V i c t o r   H u g o

(1802-1885)

Le crucifix

[…] La flagellation du Christ n’est pas finie.
Tout ce qu’il a souffert dans sa lente agonie,
Au mont des Oliviers et dans les carrefours,
Sous la croix, sur la croix, il le souffre toujours.
Après le Golgotha, Jésus, ouvrant son aile,
A beau s’être envolé dans l’aurore éternelle,
Il a beau resplendir, superbe et gracieux,
Dans la tranquillité sidérale des cieux,
Dans la gloire, parmi les archanges solaires,
Au-dessus des douleurs, au-dessus des colères,
Au-dessus du nuage âpre et confus des jours ;
Chaque fois que sur terre et dans nos temples sourds
Et dans nos vils palais, des docteurs et des scribes
Versent sur l’innocent leurs lâches diatribes,
Chaque fois que celui qui doit enseigner, ment,
Chaque fois que d’un traître il jaillit un serment,
Chaque fois que le juge, après une prière,
Jette au peuple ce mot : Justice ! et, par derrière,
Tend une main hideuse à l’or mystérieux,
Chaque fois que le prêtre, époussetant ses dieux,
Chante au crime hosanna, bat des mains aux désastres,
Et dit : gloire à César ! là-haut, parmi les astres,
Dans l’azur qu’aucun souffle orageux ne corrompt,
Christ frémissant essuie un crachat sur son front.
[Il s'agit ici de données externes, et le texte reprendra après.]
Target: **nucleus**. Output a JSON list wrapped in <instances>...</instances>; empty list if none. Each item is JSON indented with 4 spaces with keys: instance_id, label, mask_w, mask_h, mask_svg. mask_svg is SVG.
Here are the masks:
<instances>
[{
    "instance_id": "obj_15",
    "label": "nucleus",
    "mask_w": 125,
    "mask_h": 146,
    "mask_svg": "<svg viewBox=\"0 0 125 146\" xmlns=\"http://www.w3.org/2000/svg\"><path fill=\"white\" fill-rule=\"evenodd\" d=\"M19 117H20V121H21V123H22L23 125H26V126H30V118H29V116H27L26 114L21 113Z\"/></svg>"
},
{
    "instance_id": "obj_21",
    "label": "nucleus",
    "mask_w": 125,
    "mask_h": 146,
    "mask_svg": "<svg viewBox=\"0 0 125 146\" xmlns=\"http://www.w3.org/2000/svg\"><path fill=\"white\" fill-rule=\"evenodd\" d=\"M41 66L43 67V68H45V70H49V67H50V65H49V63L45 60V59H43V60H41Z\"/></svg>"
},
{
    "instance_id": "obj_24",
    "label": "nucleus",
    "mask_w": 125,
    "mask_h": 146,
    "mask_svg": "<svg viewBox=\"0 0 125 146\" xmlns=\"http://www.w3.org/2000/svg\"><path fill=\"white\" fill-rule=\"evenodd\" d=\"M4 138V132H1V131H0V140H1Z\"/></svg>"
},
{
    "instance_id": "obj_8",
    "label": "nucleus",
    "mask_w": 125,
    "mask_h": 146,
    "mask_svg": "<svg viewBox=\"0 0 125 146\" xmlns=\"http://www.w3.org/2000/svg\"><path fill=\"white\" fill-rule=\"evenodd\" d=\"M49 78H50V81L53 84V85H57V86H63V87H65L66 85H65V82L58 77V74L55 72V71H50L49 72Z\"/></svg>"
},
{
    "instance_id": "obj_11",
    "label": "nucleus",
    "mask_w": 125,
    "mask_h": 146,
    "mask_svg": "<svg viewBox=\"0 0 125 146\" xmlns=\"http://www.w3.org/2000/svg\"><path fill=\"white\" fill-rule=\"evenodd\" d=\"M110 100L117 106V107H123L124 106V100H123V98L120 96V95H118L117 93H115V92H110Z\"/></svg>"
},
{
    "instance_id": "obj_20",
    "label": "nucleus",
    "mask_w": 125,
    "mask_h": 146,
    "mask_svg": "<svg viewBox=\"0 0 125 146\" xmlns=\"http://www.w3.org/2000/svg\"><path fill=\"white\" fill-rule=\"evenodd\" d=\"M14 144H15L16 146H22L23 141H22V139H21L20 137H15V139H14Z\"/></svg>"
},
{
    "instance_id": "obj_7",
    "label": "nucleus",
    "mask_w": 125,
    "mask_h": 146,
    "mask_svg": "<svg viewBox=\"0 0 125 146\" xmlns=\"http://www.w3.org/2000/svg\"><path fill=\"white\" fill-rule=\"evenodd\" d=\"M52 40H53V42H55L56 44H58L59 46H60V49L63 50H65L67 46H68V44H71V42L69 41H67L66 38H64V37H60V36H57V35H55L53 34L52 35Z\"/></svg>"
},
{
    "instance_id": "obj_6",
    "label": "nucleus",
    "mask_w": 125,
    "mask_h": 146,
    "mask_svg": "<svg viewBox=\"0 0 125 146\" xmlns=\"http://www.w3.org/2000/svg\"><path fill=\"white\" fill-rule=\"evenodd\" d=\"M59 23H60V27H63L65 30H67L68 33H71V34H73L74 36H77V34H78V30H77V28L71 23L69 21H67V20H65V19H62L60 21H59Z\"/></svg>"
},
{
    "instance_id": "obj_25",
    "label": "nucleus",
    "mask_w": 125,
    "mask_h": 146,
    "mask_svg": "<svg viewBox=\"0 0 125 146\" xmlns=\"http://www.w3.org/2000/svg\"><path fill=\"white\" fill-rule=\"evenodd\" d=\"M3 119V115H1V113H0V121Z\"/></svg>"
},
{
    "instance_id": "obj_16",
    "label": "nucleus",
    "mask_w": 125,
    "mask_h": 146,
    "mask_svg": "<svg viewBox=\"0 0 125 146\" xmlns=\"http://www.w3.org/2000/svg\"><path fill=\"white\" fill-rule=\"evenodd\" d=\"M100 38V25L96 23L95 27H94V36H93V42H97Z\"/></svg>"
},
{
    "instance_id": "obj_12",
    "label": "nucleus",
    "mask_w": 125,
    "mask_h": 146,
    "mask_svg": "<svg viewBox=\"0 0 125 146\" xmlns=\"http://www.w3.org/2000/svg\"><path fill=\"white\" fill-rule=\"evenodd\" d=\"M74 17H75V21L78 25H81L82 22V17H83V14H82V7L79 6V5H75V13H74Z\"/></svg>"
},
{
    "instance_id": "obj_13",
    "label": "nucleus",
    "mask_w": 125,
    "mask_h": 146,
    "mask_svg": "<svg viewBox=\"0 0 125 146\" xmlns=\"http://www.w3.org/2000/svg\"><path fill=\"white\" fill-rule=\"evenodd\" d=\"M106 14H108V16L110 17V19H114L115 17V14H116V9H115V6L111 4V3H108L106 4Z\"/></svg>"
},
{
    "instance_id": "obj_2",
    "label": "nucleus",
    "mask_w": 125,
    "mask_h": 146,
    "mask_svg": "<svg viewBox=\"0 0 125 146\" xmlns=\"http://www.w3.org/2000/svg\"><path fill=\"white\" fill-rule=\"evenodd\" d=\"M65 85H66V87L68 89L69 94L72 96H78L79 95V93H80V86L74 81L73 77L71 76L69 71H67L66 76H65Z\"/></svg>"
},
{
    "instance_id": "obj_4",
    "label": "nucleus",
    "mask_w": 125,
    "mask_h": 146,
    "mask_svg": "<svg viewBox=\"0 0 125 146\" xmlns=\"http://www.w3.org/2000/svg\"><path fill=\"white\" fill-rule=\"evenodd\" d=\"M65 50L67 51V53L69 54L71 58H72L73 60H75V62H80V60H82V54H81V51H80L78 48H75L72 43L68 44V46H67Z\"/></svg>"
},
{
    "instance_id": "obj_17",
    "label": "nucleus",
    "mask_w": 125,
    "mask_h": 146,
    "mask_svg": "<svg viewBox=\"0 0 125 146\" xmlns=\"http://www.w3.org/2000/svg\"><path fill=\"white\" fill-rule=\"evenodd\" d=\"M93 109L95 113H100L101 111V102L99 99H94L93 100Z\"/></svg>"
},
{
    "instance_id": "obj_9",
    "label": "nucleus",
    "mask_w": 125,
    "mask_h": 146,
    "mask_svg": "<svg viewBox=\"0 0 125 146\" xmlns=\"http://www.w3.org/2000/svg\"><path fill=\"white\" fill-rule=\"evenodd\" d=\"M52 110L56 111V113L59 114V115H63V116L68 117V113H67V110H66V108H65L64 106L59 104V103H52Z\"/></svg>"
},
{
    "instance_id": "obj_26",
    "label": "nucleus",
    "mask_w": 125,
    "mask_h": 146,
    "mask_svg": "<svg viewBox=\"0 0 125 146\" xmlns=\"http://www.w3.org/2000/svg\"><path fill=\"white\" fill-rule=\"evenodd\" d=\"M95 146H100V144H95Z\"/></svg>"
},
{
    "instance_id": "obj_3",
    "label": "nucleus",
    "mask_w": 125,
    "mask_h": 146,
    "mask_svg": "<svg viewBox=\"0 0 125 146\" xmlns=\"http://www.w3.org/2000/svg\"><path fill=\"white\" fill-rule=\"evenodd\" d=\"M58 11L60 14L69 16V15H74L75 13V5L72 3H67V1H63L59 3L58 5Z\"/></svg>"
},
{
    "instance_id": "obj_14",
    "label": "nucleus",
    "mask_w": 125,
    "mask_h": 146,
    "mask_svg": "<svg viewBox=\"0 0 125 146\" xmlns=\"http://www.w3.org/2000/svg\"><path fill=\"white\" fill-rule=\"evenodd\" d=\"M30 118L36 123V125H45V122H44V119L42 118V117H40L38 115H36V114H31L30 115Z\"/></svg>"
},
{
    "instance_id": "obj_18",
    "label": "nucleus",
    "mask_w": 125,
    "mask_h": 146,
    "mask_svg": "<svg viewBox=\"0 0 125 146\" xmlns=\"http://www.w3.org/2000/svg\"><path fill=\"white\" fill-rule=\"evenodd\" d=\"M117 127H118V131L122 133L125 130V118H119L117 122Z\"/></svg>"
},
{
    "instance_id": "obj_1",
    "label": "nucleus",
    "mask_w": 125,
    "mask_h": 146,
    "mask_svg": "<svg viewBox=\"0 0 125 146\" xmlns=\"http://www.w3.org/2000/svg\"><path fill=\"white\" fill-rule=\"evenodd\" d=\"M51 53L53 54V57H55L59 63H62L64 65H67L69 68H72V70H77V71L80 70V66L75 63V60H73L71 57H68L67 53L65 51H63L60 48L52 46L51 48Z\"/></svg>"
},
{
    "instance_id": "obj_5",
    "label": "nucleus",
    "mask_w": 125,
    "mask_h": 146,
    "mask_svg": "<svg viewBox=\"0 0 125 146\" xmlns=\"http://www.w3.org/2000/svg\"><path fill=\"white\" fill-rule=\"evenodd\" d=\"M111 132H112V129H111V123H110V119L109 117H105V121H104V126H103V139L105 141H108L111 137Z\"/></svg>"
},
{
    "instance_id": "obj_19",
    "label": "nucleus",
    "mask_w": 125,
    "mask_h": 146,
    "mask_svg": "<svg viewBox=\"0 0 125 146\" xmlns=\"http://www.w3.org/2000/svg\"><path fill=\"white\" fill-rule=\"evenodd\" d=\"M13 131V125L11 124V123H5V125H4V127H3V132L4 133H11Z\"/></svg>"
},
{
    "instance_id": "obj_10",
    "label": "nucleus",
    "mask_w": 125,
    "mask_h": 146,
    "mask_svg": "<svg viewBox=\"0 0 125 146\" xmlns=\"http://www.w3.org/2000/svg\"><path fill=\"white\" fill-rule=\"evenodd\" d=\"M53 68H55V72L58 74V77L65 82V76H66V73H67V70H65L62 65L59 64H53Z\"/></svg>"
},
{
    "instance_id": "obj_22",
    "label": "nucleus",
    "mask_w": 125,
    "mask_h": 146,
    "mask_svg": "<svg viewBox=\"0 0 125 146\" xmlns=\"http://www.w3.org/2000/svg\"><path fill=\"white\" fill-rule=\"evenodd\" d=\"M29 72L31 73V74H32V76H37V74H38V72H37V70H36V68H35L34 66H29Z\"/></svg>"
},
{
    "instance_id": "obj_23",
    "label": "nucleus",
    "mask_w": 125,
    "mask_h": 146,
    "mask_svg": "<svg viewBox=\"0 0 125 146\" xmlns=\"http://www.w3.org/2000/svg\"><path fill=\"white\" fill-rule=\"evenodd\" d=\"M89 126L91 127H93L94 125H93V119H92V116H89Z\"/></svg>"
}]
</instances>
– Torquemada, j’entends le bruit de ta cognée ;
Tes bras sont nus, ta face est de sueur baignée ;
A quoi travailles-tu seul dans ton noir sentier ? –
Torquemada répond : – Je suis le charpentier
Et j’ai la hache au poing dans ce monde où nous sommes.
– Qu’est-ce donc que tu fais ? – Un bûcher pour les hommes.